Extract
Switzerland and Midwest Connections: The Gratiot Family — Early Swiss Pioneers in the Midwest
Welcome to the History Blog featuring the connections between Switzerland and the Midwest. I am Joerg Oberschmied, Deputy Consul General in Chicago. My interest in history started at an early age and continues to this day. The views expressed are solely mine and I hope you enjoy these journeys through time.
Charles Gratiot the elder was a well-known figure in the history of St. Louis during the Spanish and early American periods. His oldest son Charles Jr. rose to become Chief Engineer of the United States Army and his other son Henry became an important figure in the Indian wars of the early 19th century. All three left their mark in the early history of the United States.
Charles Gratiot Sr.
Charles Gratiot was born in Lausanne, Switzerland, in 1752, the only child of David and Marie Gratiot Bernard. His parents were Swiss born descendants of Huguenots, who fled religious persecution in France. A bright young lad, Charles was sent at age ten to his uncle in London where he became a mercantile apprentice. In 1769 he journeyed to Canada and from there to what was then known as Illinois Country, to trade with the local white and native population. Gratiot settled in St. Louis in 1781 and married Victoire Chouteau. The Gratiot’s eventually had thirteen children, of which four sons and five daughters survived infancy. His business grew prosperously and he became a leading citizen in the community. During the Revolutionary War, Gratiot lent personal assistance to George Rogers Clark, whose men often found themselves without food and clothing. At the time of the Louisiana Purchase, he was an interpreter for the incoming United States authorities and signed the official transfer documents in St. Louis. Growing business needs frequently took him away to France, Switzerland, England, and to Canada. Gratiot Sr. also engaged in farming, milling, distilling, tanning, salt making, mining, and land speculating. He later held a number of local offices, including judge of the court of common pleas, justice of the peace, clerk of the board of land commissioners, and member of the St. Louis Board of Trustees. He died in St. Louis in 1817.

Task 1
Answer these about the blog post on the Gratiot family:
(a) In what city and year was Charles Gratiot Sr. born?
(b) What post did his oldest son, Charles Jr., rise to?
(c) Whom did Charles Gratiot Sr. marry after settling in St. Louis?
Task 2
Carry the blog post on the Gratiot family forward from its final sentence.

Supplied material
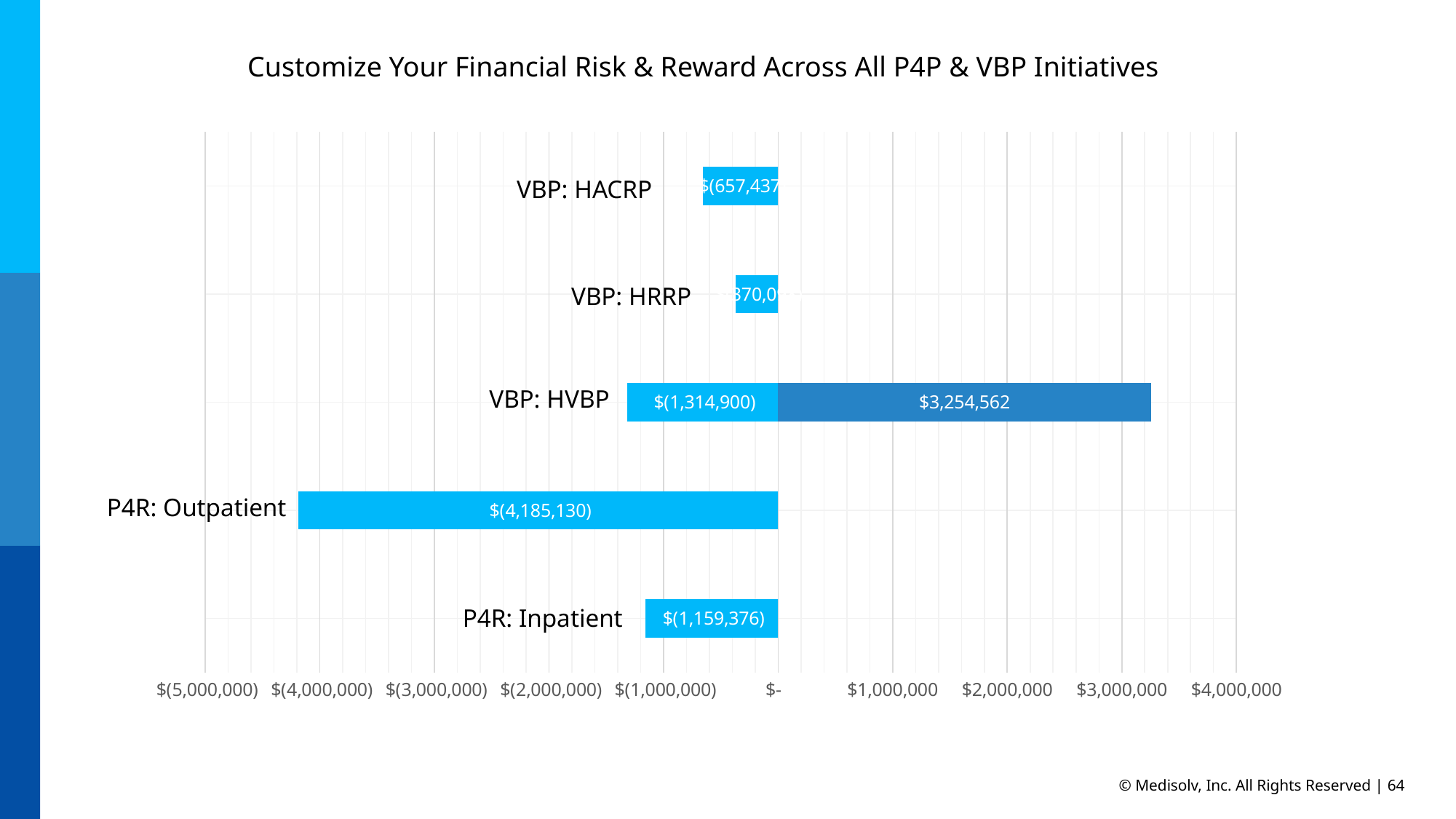
How many categories are plotted on the chart? 5 Which category has the largest negative value (the bar extending furthest to the left)? P4R: Outpatient What is the value shown for P4R: Outpatient? $(4,185,130) What is the difference in magnitude between the P4R: Outpatient value and the P4R: Inpatient value? $3,025,754 What kind of chart is shown on the slide? bar chart Is the magnitude of the VBP: HRRP bar greater or less than $1,000,000? less Which category is the only one with a positive value? VBP: HVBP What is the value shown for VBP: HACRP? $(657,437) What is the negative (light blue) value shown for VBP: HVBP? $(1,314,900) What is the value shown for P4R: Inpatient? $(1,159,376) Which negative value is larger in magnitude: P4R: Inpatient or the negative value for VBP: HVBP? VBP: HVBP What is the positive (dark blue) value shown for VBP: HVBP? $3,254,562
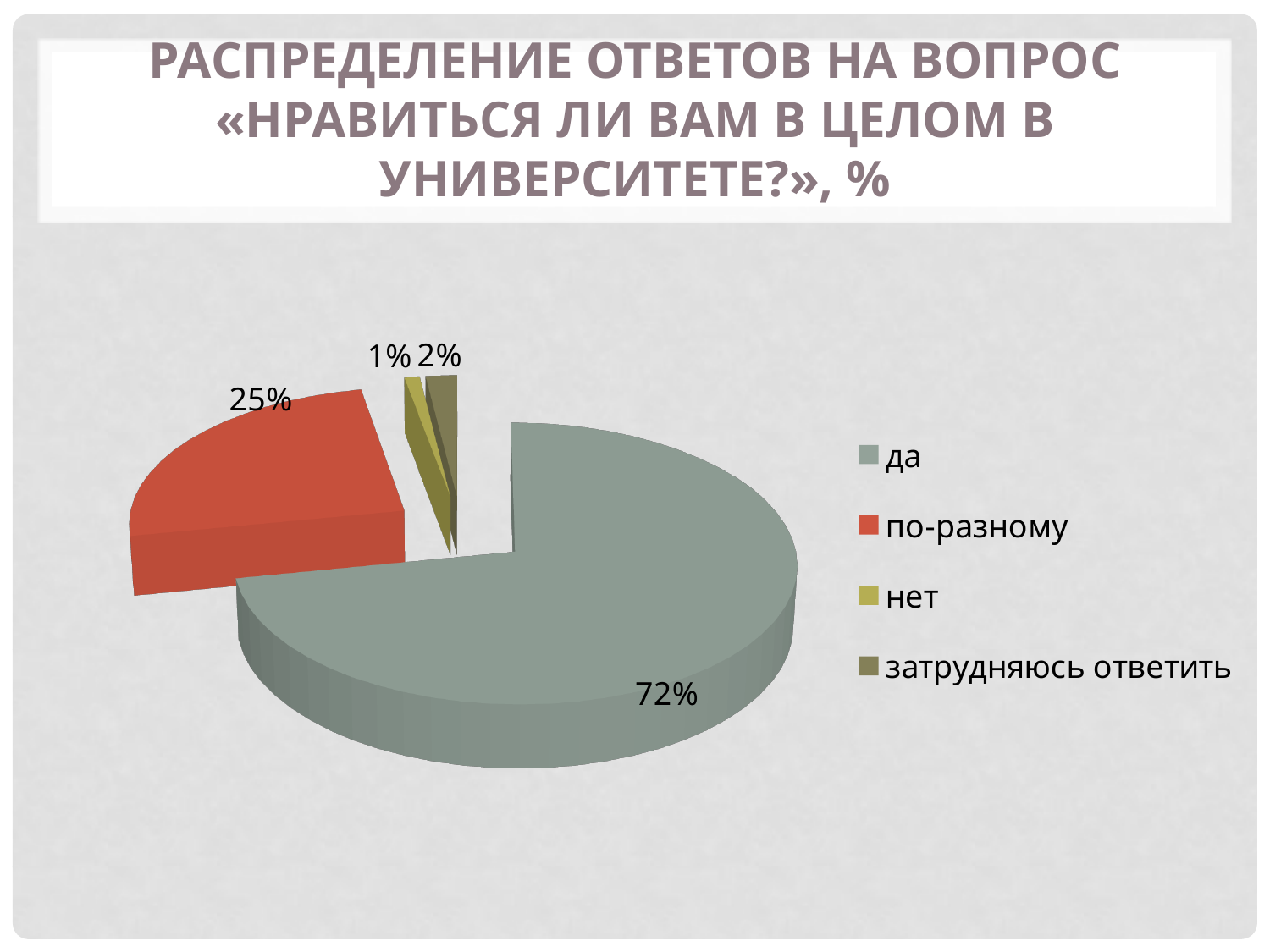
What is the difference in percentage points between «да» and «по-разному»? 47 How many entries does the legend list? 4 Which answer has the smallest share of the pie? нет How many slices does the pie chart have? 4 Which is larger: the share for «по-разному» or the share for «затрудняюсь ответить»? по-разному What percentage of respondents answered «да»? 72% What percentage of respondents answered «по-разному»? 25% Which answer has the largest share of the pie? да What percentage of respondents answered «затрудняюсь ответить»? 2% What percentage of respondents answered «нет»? 1% What kind of chart is shown on the slide? pie chart What colour is the slice for «по-разному»? red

Written answer 1
(a) Lausanne, Switzerland, in 1752.
(b) Chief Engineer of the United States Army.
(c) Victoire Chouteau.

Written answer 2
General Charles Gratiot
Charles Gratiot Jr. the oldest of the four sons, was born in St. Louis in 1786, which at the time was a Spanish possession. The Spanish however did not colonize the city, which remained French speaking. Not quite 18 years of age, Charles Jr. was personally appointed by President Thomas Jefferson to West Point in 1804, from where he graduated as a second lieutenant in 1806. This was followed by his promotion to Captain in 1808. In the War of 1812, Gratiot served as General Harrison’s chief engineer and was engaged in the defense of Fort Meigs (in today’s Ohio) and in the attack on Fort Mackinac (today Michigan). He rebuilt Fort St. Joseph in Port Huron (Michigan), which was later renamed Fort Gratiot in his honor. The road leading to the fort from Detroit to Port Huron was named Gratiot Avenue. Gratiot was promoted to Brevet Brigadier General and Chief Engineer of the Army in 1828. He remained in charge of the Corps of Engineers until 1838, when he was dismissed by President van Buren for failing to repay funds entrusted to him by the government. His case was appealed twice to the Supreme Court of the United States. The Committee on the Judiciary wrote in 1852: “While thus honorably and usefully employed in the public serve for so many years, he was constantly confided in by his country, and never abused her confidence in the disbursement of immense sums of money, and lived honored and respected by all classes of man, with no taint of suspicion attaching to his name.” Charles Gratiot Jr. died in St. Louis in 1855. Gratiot County in Michigan is named after him.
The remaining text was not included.